Maka jadilah sebuah komunitas. Di dunia maya, jumlahnya seabreg, dengan jenis atau genre yang bermacam-macam. Salah satunya komunitas pecinta sejarah budaya dan arkeologi. Dengan fasilitas facebook (FB) dan ditunjang whatsapp (WA) komunitas sejarah ini begitu intens berkolaborasi dan berkomunikasi. Kegiatan mereka ternyata luar biasa. Tidak hanya posting, chatting atau menghabiskan waktu dengan say hello di media sosial. Ternyata, komunitas sejarah adalah pejuang sejati tanpa pamrih.

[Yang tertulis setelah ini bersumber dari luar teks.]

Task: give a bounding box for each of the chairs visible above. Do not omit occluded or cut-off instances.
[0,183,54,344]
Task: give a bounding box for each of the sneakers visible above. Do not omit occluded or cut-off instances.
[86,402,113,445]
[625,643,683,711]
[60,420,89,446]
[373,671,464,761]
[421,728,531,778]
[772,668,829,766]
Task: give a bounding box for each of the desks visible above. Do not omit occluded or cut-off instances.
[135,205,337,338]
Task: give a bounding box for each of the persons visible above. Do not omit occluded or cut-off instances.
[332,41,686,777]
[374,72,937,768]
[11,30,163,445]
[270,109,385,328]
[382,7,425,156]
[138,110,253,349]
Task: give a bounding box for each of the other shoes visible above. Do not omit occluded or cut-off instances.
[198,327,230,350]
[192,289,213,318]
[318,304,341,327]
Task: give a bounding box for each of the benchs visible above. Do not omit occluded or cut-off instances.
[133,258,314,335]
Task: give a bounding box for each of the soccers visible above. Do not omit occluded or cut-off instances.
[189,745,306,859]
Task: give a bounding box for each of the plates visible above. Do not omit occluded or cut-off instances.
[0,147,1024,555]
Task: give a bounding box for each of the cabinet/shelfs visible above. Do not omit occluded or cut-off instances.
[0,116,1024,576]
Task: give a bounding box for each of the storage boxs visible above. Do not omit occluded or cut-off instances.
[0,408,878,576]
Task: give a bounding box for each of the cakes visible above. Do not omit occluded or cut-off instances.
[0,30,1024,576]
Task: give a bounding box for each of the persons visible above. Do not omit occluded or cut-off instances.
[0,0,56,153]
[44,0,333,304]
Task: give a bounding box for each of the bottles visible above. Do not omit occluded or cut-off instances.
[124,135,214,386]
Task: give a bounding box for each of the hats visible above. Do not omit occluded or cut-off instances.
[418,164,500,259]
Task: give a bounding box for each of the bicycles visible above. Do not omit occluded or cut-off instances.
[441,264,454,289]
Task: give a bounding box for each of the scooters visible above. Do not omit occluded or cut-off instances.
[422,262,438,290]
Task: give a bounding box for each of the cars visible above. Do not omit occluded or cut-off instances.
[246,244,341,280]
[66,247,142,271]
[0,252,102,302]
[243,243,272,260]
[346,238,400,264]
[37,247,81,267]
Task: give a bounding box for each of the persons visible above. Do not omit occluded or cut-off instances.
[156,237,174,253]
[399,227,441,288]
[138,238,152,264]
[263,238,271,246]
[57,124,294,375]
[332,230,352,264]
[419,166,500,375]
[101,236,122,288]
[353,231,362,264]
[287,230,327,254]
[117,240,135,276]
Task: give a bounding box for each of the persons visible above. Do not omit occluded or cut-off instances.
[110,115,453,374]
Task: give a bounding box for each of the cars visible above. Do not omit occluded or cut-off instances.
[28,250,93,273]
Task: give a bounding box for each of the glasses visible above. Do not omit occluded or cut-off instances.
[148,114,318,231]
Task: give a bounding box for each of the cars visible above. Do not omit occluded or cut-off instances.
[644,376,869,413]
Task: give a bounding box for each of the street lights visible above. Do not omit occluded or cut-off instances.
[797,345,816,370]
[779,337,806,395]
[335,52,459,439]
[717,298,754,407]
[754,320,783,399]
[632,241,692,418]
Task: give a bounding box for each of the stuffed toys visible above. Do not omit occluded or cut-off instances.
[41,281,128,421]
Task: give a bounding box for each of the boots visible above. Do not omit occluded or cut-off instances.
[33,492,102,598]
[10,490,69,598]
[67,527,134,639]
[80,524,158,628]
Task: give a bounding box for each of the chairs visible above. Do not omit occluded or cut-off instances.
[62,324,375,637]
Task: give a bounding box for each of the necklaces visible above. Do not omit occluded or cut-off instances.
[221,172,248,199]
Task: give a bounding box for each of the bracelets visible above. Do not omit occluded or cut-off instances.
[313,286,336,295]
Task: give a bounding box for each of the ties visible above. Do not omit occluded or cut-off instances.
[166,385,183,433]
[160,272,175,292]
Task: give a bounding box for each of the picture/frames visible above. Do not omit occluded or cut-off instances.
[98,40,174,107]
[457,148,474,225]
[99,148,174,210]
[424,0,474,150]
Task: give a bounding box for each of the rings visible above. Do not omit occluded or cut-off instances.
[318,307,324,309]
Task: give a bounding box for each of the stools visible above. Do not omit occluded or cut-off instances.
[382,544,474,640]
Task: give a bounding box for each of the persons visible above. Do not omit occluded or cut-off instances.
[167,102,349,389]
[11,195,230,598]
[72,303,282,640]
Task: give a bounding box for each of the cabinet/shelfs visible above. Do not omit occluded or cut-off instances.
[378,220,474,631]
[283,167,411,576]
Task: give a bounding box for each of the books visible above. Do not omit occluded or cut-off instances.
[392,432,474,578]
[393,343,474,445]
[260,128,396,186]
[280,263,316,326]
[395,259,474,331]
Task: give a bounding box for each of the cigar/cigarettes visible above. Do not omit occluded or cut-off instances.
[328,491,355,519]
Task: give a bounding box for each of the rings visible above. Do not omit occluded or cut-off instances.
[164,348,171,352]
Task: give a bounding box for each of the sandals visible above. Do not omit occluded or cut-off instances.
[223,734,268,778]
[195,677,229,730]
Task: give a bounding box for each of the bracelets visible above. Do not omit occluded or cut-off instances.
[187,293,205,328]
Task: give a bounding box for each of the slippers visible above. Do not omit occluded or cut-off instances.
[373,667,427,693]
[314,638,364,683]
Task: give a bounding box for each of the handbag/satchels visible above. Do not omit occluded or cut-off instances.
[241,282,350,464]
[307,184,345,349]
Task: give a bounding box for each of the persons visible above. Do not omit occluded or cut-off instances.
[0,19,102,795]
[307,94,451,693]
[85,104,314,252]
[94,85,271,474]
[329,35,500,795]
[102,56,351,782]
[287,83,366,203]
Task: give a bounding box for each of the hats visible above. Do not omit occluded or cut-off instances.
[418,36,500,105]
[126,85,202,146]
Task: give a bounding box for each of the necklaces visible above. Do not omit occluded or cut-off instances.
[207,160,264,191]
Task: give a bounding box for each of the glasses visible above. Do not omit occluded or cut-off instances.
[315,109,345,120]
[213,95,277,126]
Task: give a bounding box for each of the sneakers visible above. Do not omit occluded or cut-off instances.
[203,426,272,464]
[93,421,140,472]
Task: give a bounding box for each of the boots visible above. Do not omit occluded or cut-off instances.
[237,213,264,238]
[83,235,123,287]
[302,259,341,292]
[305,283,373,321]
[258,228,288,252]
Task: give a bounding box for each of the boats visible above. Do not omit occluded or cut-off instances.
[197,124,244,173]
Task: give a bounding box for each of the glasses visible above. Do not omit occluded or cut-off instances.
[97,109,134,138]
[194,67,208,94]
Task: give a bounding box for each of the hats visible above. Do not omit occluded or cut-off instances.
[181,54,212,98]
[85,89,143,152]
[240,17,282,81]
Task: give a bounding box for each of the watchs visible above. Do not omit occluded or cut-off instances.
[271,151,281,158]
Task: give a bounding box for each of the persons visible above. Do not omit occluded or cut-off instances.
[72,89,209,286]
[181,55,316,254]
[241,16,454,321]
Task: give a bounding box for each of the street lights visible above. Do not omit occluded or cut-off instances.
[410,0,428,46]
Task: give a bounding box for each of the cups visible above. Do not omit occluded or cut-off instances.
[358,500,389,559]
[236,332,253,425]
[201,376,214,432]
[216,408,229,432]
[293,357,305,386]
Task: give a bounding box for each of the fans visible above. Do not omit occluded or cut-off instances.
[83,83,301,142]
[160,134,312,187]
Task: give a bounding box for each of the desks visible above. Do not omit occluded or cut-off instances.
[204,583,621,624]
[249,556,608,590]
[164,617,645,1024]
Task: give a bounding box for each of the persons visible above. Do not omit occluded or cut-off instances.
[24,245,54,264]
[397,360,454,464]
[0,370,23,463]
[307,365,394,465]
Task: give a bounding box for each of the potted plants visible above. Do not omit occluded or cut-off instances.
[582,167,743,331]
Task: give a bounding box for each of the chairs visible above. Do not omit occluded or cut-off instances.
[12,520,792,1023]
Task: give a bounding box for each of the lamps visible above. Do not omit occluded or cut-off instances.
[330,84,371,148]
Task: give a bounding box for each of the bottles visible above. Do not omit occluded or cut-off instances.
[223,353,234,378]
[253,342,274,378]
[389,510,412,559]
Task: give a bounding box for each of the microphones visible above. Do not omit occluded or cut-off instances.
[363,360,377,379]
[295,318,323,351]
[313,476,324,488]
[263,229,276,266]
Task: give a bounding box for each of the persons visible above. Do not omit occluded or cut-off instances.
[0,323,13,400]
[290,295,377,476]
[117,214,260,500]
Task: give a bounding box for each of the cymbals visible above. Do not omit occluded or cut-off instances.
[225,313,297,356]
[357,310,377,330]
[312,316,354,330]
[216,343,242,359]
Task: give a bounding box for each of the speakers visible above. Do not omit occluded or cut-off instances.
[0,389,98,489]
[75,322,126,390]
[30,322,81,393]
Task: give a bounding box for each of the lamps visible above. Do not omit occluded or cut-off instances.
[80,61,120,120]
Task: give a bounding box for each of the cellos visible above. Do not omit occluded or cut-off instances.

Lebih dari 50 komunitas pegiat sejarah-budaya-arkeologi yang pernah saya tahu. Kebanyakan berkelompok sesuai dengan domisili geografi, setingkat kabupaten/kota. Sebut saja misalnya, Tapak Jejak Kerajaan home base-nya Sidoarjo, PASAK (Kediri), Singhasari (Malang), Lamajang Tigang Juru (Lumajang), Baletar (Blitar), Mojopahit Lelono (Mojokerto), Jelajah Situs Pawitra, Jelajah Sejarah Budaya Pasuruan, Bol Brutu (Jawa Tengah). Bahkan ada 3 komunitas yang berlabel Majapahit yakni: Majapahit, Wilwatikta dan Surya Majapahit.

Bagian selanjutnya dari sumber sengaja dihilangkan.